David Moyes was sacked as Manchester United manager on Tuesday, less than a year after being appointed as the successor to Alex Ferguson.
Here are five key reasons why the Scot failed to survive his first season in charge at Old Trafford:
Coaching cull
Moyes’s first major decision at Old Trafford proved to be one of his worst.
By parting ways with Mike Phelan, Rene Meulensteen and Eric Steele and replacing them with his Everton staff of Steve Round, Jimmy Lumsden and Chris Woods, he culled a respected coaching group with experience of what it took to succeed at United.
Meulensteen’s parting shot proved prophetic. “I said to him: ‘David, with all due respect, you’ve done a fantastic job in the Premier League with Everton, but do you realise you’re going from a yacht to a cruise ship?’ Ferguson, the captain, had a good crew with people like me. David didn’t understand that, he wanted familiar faces.”
Transfer lethargy
Although he did not officially take charge until July last year, Moyes had no excuses for the lethargic and chaotic start to his transfer dealings with United.
His appointment had been rubber-stamped two months earlier, allowing him plenty of time to quietly sound out potential new recruits and their clubs.
But instead Moyes appeared caught off guard by the underwhelming response to his eventual bids, which led to spurned approaches for Cesc Fabregas, Thiago Alcantara, Ander Herrera and Leighton Baines.
That in turned prompted a panicked Moyes to overpay for his former Everton midfielder Marouane Fellaini, whose cumbersome, lacklustre performances became the on-pitch representation of his manager’s own unsubtle and ultimately unsuccessful approach.
Failure to win over players
Despite repeated denials from both parties, the apparent friction between Moyes and striker Robin van Persie seemed to be one of the key factors in the manager’s failure to succeed.
Van Persie played a major role in firing United to the league title last season, but the Dutch forward showed little appetite to perform for the blunt Moyes, who lacks the inter-personal skills that made his predecessor Ferguson such an effective manipulator of his squad.
He struggled to win over other senior players including Nemanja Vidic, Ryan Giggs and Rio Ferdinand, with the latter revealing the first visible cracks in the Moyes reign in December when he publicly criticised the manager’s habit of naming the team at the last minute, claiming it “was enough to turn you into a madman”.
Rudimentary tactics exposed
United supporters accustomed to free-flowing, cavalier football under Ferguson quickly grew tired of Moyes’s defensive and negative tactics, which often left his team looking bereft of poise and purpose.

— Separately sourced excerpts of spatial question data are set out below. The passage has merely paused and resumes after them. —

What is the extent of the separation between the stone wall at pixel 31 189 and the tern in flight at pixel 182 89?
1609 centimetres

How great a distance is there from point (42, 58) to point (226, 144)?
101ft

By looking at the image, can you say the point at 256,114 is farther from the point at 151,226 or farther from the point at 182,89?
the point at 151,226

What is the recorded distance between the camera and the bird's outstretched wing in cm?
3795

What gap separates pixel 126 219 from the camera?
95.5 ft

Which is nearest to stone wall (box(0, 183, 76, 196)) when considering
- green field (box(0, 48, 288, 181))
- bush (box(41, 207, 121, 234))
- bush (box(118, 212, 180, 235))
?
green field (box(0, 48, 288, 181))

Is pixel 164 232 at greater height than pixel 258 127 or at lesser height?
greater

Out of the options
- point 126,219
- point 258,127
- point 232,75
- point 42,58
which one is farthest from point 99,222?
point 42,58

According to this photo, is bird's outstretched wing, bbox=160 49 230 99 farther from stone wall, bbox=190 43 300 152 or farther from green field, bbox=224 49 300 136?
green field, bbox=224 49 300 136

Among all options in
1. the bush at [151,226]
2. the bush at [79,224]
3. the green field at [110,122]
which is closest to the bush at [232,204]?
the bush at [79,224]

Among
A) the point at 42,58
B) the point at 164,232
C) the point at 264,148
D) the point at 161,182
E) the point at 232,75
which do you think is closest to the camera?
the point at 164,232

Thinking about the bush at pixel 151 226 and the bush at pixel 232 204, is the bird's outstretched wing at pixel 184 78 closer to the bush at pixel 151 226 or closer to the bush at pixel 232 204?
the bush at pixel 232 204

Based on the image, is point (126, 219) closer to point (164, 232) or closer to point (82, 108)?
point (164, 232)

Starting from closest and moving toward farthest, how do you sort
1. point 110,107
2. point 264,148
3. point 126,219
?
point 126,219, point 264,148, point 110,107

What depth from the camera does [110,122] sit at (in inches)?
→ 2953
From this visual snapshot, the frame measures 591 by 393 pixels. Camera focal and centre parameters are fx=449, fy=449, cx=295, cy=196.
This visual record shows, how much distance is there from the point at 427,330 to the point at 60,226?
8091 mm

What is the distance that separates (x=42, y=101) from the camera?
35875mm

Moyes had used the same conservative philosophy at Everton, but on Merseyside it was excused because the club’s lack of spending power left them overmatched against the top teams.
At a club of United’s vast resources there was no reason to employ such tactics, but Moyes persisted, with the nadir coming against struggling Fulham in February when the champions once again resorted to a route one approach and made a Premier League record 81 crosses, but were still held to a 2-2 home draw.
To add insult to injury, Cottagers defender Dan Burn compared United’s style to a non-league team when he said: “I was just saying to the lads that I’ve never headed that many balls since the Conference.”
Derby despair
One of the more damning indictments of Moyes’s reign was United’s utter failure to impose themselves in the fixtures that matter most to the supporters.
Ferguson relished winning the blood feuds against Manchester City and Liverpool and regularly showed his distain for United’s two biggest rivals, dismissing big-spending City as “noisy neighbours” and revealing his delight at knocking Liverpool “off their perch” at the top of the league in the 1990s.
But Moyes, no shrinking violet in his public utterances at Everton, was strangely subdued when it came to the verbal jousting that set the tone in the Ferguson era.
Moyes was never able to strike the right note and he enraged supporters by suggesting Liverpool were favourites before their trip to Old Trafford, which ended in a 3-0 romp for the visitors, and then claiming after a 3-0 home defeat against City that they were a club United must “aspire to”.
Lacking any fire in their bellies, United succumbed to four defeats from their four league meetings with City and Liverpool -- the first time that had happened since the Premier League’s inception in 1992.